Excerpted passage:
*** Block opens ***
Justin M. Andrews, M.D.
NIAID Director 1957-1964
Dr. Justin Andrews, a public health scientist and world-renowned authority on malaria, was born in Providence, R.I., in 1902. He received a Ph.D. degree from Brown University in 1923, and a Sc.D. degree in 1926 and an honorary L.L.D. degree in 1951 from the Johns Hopkins University.
He taught at the Johns Hopkins School of Hygiene and Public Health from 1926 to 1938, except for 1930 and 1931, when he served as visiting professor of parasitology at the University of the Philipines in Manila. From 1938 to 1942, Dr. Andrews was director of the Division of Malaria and Hookworm Service of the Georgia Department of Public Health in Atlanta. He was commissioned in the U.S. Public Health Service in 1941, and at the outbreak of World War II, joined the Sanitary Corps of the U.S. Army. He was assigned to malaria control activities in the North African Mediterranean and the Pacific Theaters.
After the war, he returned to the PHS as deputy chief and then chief of the Communicable Disease Center in Atlanta. In 1957, he was assigned to the Washington office of the Bureau of State Services.
*** Block closes ***
Problems to solve:
**1.** Update the Justin Andrews biography by replacing "Dr. Andrews" with "Justin Andrews" in everything from "He taught at" down to "the Pacific Theaters.".
**2.** In the Justin Andrews biography, in what year was he commissioned in the U.S. Public Health Service?
**3.** Resume the biography of Justin Andrews after its final sentence.
The material that follows has nothing to do with the biography of Justin M. Andrews.

Supplied information:
*** Block opens ***
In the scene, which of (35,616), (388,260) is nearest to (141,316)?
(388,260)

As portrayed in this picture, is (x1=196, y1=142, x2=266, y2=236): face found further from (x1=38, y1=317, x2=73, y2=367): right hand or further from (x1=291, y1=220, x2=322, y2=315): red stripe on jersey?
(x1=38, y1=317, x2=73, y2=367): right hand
*** Block closes ***
Task-by-task answers:
**1.**
He taught at the Johns Hopkins School of Hygiene and Public Health from 1926 to 1938, except for 1930 and 1931, when he served as visiting professor of parasitology at the University of the Philipines in Manila. From 1938 to 1942, Justin Andrews was director of the Division of Malaria and Hookworm Service of the Georgia Department of Public Health in Atlanta. He was commissioned in the U.S. Public Health Service in 1941, and at the outbreak of World War II, joined the Sanitary Corps of the U.S. Army. He was assigned to malaria control activities in the North African Mediterranean and the Pacific Theaters.

**2.** 1941

**3.**
Dr. Andrews was appointed director of the National Institute of Allergy and Infectious Diseases (NIAID) in April 1957. Under his leadership, the Institute, with Walter Reed Army Research Institute, established the Middle America Research Unit to study tropical and parasitic diseases in the Canal Zone. Also during this period, studies of the viruses that cause influenza and other acute respiratory diseases in humans dramatically advanced efforts to conquer infectious diseases. NIAID initiated nationwide programs on transplantation immunology and on vaccine and antiviral drug development. Dr. Andrews remained NIAID Director until he retired from PHS October 1, 1964. He died June 29, 1967.